WORK INSTRUCTIONS.
Locate each line in the records below that contains the word "this", treating uppercase and lowercase as different, and copy those lines out in full.

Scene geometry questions
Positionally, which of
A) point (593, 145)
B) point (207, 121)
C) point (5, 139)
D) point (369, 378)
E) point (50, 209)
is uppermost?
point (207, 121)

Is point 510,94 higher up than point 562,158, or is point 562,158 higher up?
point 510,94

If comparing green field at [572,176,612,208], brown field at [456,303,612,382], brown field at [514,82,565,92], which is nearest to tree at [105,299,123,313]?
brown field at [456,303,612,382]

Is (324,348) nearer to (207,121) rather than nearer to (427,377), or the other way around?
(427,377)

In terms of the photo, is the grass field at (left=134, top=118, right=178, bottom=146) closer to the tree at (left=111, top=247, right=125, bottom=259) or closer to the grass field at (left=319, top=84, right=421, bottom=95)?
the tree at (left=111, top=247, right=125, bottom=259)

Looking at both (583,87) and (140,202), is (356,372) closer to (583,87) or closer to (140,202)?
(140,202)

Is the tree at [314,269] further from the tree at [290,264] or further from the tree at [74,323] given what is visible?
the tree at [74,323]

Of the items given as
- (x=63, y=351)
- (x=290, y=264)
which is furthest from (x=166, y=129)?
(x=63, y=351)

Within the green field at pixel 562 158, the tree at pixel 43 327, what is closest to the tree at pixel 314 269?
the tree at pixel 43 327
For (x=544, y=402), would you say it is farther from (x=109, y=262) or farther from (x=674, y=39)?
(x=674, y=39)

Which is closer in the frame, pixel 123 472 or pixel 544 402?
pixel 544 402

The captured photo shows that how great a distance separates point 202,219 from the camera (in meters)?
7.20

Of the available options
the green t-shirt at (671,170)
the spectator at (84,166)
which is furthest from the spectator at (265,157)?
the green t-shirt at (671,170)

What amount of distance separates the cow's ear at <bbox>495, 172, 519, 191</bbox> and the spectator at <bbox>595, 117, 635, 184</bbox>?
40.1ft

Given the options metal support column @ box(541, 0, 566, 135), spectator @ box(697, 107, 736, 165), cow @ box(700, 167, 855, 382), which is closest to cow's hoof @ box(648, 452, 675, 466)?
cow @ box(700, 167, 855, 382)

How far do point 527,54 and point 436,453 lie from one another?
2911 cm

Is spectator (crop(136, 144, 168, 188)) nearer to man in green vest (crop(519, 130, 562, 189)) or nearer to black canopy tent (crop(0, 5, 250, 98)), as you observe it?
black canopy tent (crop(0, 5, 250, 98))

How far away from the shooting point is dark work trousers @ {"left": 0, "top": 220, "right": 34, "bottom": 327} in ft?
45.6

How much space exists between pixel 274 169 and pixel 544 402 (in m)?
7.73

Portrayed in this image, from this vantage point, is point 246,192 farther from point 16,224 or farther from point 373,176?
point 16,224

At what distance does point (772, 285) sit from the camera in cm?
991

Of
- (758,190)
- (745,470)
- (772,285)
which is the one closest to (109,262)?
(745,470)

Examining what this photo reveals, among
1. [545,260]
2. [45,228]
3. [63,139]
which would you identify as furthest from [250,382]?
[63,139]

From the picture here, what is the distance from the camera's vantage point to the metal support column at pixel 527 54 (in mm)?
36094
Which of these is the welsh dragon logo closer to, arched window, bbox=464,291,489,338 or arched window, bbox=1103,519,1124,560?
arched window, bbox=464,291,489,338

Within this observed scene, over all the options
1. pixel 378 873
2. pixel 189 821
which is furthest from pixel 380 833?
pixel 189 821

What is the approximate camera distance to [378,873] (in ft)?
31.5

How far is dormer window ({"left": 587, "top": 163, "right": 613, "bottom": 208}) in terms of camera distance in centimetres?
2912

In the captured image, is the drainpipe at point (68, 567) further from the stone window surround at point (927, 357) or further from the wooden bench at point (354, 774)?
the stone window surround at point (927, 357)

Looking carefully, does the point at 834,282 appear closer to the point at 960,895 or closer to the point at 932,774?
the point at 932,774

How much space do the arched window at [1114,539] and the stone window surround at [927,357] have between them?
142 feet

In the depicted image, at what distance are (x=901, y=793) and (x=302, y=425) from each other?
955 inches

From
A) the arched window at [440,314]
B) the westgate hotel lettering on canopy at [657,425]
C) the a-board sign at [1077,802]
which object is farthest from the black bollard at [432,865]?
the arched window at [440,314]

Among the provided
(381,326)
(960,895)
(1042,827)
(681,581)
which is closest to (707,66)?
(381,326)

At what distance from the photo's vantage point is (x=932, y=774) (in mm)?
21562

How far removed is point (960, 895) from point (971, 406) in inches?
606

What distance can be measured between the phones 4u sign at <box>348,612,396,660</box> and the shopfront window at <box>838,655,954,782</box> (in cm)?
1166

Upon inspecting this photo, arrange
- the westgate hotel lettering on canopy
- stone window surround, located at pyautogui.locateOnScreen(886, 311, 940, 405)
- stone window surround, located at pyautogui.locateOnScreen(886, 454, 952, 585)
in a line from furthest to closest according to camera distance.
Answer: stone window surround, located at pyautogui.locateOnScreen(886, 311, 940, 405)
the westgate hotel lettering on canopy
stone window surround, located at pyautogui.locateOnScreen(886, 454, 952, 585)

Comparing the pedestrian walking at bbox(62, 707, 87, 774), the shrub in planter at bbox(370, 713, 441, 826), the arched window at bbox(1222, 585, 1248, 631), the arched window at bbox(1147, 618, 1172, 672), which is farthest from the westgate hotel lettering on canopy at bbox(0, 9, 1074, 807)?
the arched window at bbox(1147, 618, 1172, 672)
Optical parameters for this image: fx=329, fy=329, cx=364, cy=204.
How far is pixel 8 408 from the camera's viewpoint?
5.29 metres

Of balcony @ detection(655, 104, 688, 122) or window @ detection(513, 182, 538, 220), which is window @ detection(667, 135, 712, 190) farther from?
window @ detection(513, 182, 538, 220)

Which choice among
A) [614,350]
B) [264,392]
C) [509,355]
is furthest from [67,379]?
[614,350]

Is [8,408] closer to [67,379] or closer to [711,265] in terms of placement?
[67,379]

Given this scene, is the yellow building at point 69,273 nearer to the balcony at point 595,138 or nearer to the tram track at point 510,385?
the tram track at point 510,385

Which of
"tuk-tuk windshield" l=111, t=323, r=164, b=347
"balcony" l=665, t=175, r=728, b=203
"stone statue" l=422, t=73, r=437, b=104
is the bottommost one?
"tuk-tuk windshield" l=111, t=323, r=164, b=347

THE RESULT.
Portrayed in this image, from this vantage point, is point 246,192 farther from point 16,224 or farther from point 373,176?
Examining what this photo reveals, among
Within this observed scene, over all the options
Upon inspecting this photo, arrange
Optical parameters for this image: fx=329, fy=329, cx=364, cy=204.
Given this scene, is the yellow building at point 69,273 nearer to the balcony at point 595,138 or nearer to the tram track at point 510,385?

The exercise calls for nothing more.